• Records supplied:
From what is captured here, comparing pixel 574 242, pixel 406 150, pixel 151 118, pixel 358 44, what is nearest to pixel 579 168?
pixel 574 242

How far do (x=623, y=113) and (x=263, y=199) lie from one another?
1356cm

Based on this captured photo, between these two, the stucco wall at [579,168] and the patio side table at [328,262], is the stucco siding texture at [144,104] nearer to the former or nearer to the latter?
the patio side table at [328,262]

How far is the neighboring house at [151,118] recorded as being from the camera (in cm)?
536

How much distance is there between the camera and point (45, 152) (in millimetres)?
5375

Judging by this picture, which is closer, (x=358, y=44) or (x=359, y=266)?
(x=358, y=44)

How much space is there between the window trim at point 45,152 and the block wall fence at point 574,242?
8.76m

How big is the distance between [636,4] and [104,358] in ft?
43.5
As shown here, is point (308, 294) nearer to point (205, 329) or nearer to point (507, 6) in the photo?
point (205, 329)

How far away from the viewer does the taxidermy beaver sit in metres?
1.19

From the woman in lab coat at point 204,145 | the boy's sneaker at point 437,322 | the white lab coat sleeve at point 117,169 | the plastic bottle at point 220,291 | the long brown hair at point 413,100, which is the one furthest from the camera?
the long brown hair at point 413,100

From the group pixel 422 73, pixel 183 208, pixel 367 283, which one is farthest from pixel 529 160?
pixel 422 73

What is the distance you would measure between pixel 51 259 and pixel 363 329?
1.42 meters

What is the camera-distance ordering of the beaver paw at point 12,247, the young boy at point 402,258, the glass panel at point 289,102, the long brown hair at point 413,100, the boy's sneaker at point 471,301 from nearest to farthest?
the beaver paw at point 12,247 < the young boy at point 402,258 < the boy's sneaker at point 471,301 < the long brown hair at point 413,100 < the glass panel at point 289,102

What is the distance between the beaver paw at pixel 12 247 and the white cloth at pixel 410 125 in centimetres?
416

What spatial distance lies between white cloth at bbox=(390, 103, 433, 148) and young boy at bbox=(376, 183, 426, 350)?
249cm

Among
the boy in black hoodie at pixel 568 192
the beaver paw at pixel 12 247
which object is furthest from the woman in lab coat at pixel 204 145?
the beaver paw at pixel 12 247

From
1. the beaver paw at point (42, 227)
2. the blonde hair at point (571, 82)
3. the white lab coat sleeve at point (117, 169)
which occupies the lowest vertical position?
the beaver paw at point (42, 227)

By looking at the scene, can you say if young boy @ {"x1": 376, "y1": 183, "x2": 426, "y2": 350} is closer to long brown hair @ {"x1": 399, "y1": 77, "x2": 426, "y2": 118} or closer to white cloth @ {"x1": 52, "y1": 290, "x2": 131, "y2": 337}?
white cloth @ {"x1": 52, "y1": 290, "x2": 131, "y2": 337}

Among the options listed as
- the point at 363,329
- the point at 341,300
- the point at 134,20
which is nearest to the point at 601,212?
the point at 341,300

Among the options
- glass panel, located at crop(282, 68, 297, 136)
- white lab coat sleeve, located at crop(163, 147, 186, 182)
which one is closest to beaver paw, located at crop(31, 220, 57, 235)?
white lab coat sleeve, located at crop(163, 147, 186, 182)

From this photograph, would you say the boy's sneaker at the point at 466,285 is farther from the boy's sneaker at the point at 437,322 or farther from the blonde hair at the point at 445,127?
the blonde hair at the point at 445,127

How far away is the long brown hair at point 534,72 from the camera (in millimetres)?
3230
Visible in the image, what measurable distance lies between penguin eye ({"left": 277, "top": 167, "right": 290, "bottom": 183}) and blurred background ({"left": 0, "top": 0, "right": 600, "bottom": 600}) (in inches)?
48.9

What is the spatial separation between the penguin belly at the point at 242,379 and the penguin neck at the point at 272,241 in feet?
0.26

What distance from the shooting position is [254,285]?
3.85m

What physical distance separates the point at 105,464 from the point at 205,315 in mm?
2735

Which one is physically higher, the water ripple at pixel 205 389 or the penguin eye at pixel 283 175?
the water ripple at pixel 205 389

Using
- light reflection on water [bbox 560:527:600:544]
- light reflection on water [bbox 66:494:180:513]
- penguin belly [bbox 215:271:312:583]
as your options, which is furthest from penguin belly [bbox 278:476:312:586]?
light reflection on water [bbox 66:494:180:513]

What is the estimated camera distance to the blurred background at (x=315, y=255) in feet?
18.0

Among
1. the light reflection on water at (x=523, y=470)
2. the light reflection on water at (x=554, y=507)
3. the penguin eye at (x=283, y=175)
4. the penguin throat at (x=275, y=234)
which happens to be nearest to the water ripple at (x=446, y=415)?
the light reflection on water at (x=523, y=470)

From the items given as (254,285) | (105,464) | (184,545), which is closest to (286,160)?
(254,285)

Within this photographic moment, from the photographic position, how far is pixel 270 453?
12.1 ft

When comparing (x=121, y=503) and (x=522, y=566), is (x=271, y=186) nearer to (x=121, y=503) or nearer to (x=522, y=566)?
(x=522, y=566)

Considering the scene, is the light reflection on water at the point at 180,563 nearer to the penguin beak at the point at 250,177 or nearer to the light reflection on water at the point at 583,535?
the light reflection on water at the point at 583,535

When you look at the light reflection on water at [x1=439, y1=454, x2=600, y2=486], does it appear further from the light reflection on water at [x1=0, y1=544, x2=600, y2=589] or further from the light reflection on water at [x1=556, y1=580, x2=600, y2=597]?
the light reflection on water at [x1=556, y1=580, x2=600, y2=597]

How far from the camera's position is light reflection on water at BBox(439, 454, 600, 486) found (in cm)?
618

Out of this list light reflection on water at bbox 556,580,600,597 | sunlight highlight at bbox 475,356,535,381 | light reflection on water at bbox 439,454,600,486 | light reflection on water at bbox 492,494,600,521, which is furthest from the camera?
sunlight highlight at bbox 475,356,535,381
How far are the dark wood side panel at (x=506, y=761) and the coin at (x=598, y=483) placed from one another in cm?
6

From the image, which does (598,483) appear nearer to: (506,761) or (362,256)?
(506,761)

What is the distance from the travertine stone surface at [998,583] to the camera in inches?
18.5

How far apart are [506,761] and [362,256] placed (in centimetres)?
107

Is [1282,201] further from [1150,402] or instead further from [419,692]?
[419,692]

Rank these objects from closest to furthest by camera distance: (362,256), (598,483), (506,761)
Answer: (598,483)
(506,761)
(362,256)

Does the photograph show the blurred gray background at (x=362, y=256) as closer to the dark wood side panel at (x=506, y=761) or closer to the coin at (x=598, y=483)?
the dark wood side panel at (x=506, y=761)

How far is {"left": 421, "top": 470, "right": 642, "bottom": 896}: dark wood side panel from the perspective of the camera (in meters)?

• Task details: Exactly reproduce every line of the data above.

• Finished task:
From what is captured here, comparing pixel 574 242, pixel 406 150, pixel 151 118, pixel 358 44, what is nearest to pixel 579 168?
pixel 574 242

How far do (x=623, y=113) and (x=263, y=199) lie from one another?
1356cm

Based on this captured photo, between these two, the stucco wall at [579,168] and the patio side table at [328,262], is the stucco siding texture at [144,104] nearer to the former or nearer to the latter?
the patio side table at [328,262]

How far is the neighboring house at [151,118] recorded as being from the camera (in cm)?
536

How much distance is there between the camera and point (45, 152) (in millimetres)?
5375

Judging by this picture, which is closer, (x=358, y=44) or (x=359, y=266)?
(x=358, y=44)

How much space is there between the window trim at point 45,152 and the block wall fence at point 574,242?
8.76m

How big is the distance between [636,4] and [104,358] in ft?
43.5
As shown here, is point (308, 294) nearer to point (205, 329) or nearer to point (507, 6) in the photo?
point (205, 329)

How far away from the viewer does the taxidermy beaver sit in metres?
1.19

From the woman in lab coat at point 204,145 | the boy's sneaker at point 437,322 | the white lab coat sleeve at point 117,169 | the plastic bottle at point 220,291 | the long brown hair at point 413,100, which is the one furthest from the camera?
the long brown hair at point 413,100

From the group pixel 422 73, pixel 183 208, pixel 367 283, which one is farthest from pixel 529 160?
pixel 422 73

What is the distance you would measure between pixel 51 259 and pixel 363 329?
1.42 meters

What is the camera-distance ordering of the beaver paw at point 12,247, the young boy at point 402,258, the glass panel at point 289,102, the long brown hair at point 413,100, the boy's sneaker at point 471,301 from nearest to farthest?
the beaver paw at point 12,247 < the young boy at point 402,258 < the boy's sneaker at point 471,301 < the long brown hair at point 413,100 < the glass panel at point 289,102

What is the distance between the beaver paw at pixel 12 247 and the white cloth at pixel 410 125 in centimetres?
416

What spatial distance lies between white cloth at bbox=(390, 103, 433, 148) and young boy at bbox=(376, 183, 426, 350)?
249cm

Among
the boy in black hoodie at pixel 568 192
the beaver paw at pixel 12 247
which object is furthest from the woman in lab coat at pixel 204 145?
the beaver paw at pixel 12 247

From
1. the beaver paw at point (42, 227)
2. the blonde hair at point (571, 82)
3. the white lab coat sleeve at point (117, 169)
which occupies the lowest vertical position?
the beaver paw at point (42, 227)

By looking at the scene, can you say if young boy @ {"x1": 376, "y1": 183, "x2": 426, "y2": 350} is closer to long brown hair @ {"x1": 399, "y1": 77, "x2": 426, "y2": 118} or closer to white cloth @ {"x1": 52, "y1": 290, "x2": 131, "y2": 337}?
white cloth @ {"x1": 52, "y1": 290, "x2": 131, "y2": 337}

Among the options listed as
- the point at 363,329
- the point at 341,300
- the point at 134,20
which is nearest to the point at 601,212?
the point at 341,300

Among the options
- glass panel, located at crop(282, 68, 297, 136)
- white lab coat sleeve, located at crop(163, 147, 186, 182)
which one is closest to beaver paw, located at crop(31, 220, 57, 235)?
white lab coat sleeve, located at crop(163, 147, 186, 182)

From this photograph, would you say the boy's sneaker at the point at 466,285 is farther from the boy's sneaker at the point at 437,322 or farther from the blonde hair at the point at 445,127?
the blonde hair at the point at 445,127

How far away is the long brown hair at point 534,72 from the camera (in millimetres)?
3230
Visible in the image, what measurable distance lies between penguin eye ({"left": 277, "top": 167, "right": 290, "bottom": 183}) and blurred background ({"left": 0, "top": 0, "right": 600, "bottom": 600}) (in inches)?
48.9

What is the spatial separation between the penguin belly at the point at 242,379 and the penguin neck at the point at 272,241 in feet?
0.26

What distance from the shooting position is [254,285]?
3.85m

What physical distance separates the point at 105,464 from the point at 205,315 in mm?
2735

Which one is physically higher, the water ripple at pixel 205 389 or the penguin eye at pixel 283 175?
the water ripple at pixel 205 389

Using
- light reflection on water [bbox 560:527:600:544]
- light reflection on water [bbox 66:494:180:513]
- penguin belly [bbox 215:271:312:583]
as your options, which is furthest from penguin belly [bbox 278:476:312:586]?
light reflection on water [bbox 66:494:180:513]

What is the estimated camera distance to the blurred background at (x=315, y=255) in feet?
18.0

Among
1. the light reflection on water at (x=523, y=470)
2. the light reflection on water at (x=554, y=507)
3. the penguin eye at (x=283, y=175)
4. the penguin throat at (x=275, y=234)
which happens to be nearest to the water ripple at (x=446, y=415)?
the light reflection on water at (x=523, y=470)

From the items given as (254,285) | (105,464) | (184,545), which is closest to (286,160)?
(254,285)

Within this photographic moment, from the photographic position, how far is pixel 270 453?
12.1 ft

When comparing (x=121, y=503) and (x=522, y=566), is (x=271, y=186) nearer to (x=121, y=503) or nearer to (x=522, y=566)?
(x=522, y=566)

Considering the scene, is the light reflection on water at the point at 180,563 nearer to the penguin beak at the point at 250,177 or nearer to the light reflection on water at the point at 583,535?
the light reflection on water at the point at 583,535

When you look at the light reflection on water at [x1=439, y1=454, x2=600, y2=486], does it appear further from the light reflection on water at [x1=0, y1=544, x2=600, y2=589] or further from the light reflection on water at [x1=556, y1=580, x2=600, y2=597]?
the light reflection on water at [x1=556, y1=580, x2=600, y2=597]

How far from the camera's position is light reflection on water at BBox(439, 454, 600, 486) found (in cm)?
618

Out of this list light reflection on water at bbox 556,580,600,597 | sunlight highlight at bbox 475,356,535,381 | light reflection on water at bbox 439,454,600,486 | light reflection on water at bbox 492,494,600,521, which is furthest from the camera?
sunlight highlight at bbox 475,356,535,381
How far are the dark wood side panel at (x=506, y=761) and the coin at (x=598, y=483) placed from one another in cm?
6

From the image, which does (598,483) appear nearer to: (506,761) or (362,256)?
(506,761)

What is the distance from the travertine stone surface at [998,583] to the camera in inches?
18.5

How far apart are [506,761] and [362,256] placed (in centimetres)?
107

Is [1282,201] further from [1150,402] or instead further from [419,692]?
[419,692]

Rank these objects from closest to furthest by camera distance: (362,256), (598,483), (506,761)
Answer: (598,483)
(506,761)
(362,256)

Does the photograph show the blurred gray background at (x=362, y=256) as closer to the dark wood side panel at (x=506, y=761) or closer to the coin at (x=598, y=483)?
the dark wood side panel at (x=506, y=761)

How far is {"left": 421, "top": 470, "right": 642, "bottom": 896}: dark wood side panel from the perspective of the camera (in meters)?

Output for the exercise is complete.